Finally, the hate speech classification model trained in this project are located here.
The structure of the repo is the following:
└── DL_project
├── code
│ ├── configs
│ │ └── default.yaml
│ ├── cot_augment.ipynb
│ ├── cot.py
│ ├── data_io.py
│ ├── main.ipynb
│ ├── models.py
│ ├── upload_data.py
│ └── utils.py
├── data
│ └── .gitkeep
├── models
│ └── .gitkeep
├── .gitignore
├── environment.txt
├── LICENSE
└── README.md
code: Contains all the scripts, objects and methods used in this project.
configs: Contains all configuration dictionary files.
default.yaml: The default configuration settings used in this project.
cot_augment.ipynb: The main Jupyter notebook used to generate chain-of-thought annotations to the CAD dataset using the pretrained Mistral-7B-Instruct-v0.3.
cot.py: Contains the tokenize_and_merge_dataset() function which, when called, prepares an annotated dataset for training.
data_io.py: Contains various functions which import and export data to and from the HuggingFace repo.
main.ipynb: The main script used to train and validate the model, detailed later.
models.py: Defines the HybridCoTMistral class which is the model developed in this project, as well as all related methods for initialization, training, validation, and explicit CoT generation.
utils.py: Defines the function for reading the configuration dictionary.
The default.yaml configuration file contains all the hyperparameters for creating and training the model, as well as loading and saving.
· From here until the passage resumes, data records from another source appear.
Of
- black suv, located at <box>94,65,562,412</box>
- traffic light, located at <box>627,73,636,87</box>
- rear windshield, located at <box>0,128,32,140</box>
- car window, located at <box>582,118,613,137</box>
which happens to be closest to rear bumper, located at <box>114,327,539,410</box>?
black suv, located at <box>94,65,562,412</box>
The important parameters for ensuring the main.ipynb script runs on your machine are:
device: Default is cuda, make sure this is available on your machine.
load_model: Ensure this is True if you want to load the model already trained in this study, or False if you want to see the script finetune the model from scratch.
load_from_huggingface: Should be True if load_model is True; if False, it will attempt to find the pretrained model in your local /models/ directory which, if this is your first run, is currently empty.
Most configuration parameters set by the user are in the configuration .yaml file. Within the main script, all parameters which the user must define are set as global variables in CAPITAL LETTERS:
CONFIG_FILE: Specifies the configuration .yaml file to import from /configs/ (leave as default unless you want to use a new config file).
SAMPLE_LIMIT: The number of samples to load from the CAD dataset for training and testing. Keep this number low to reduce the runtime of the script when checking it.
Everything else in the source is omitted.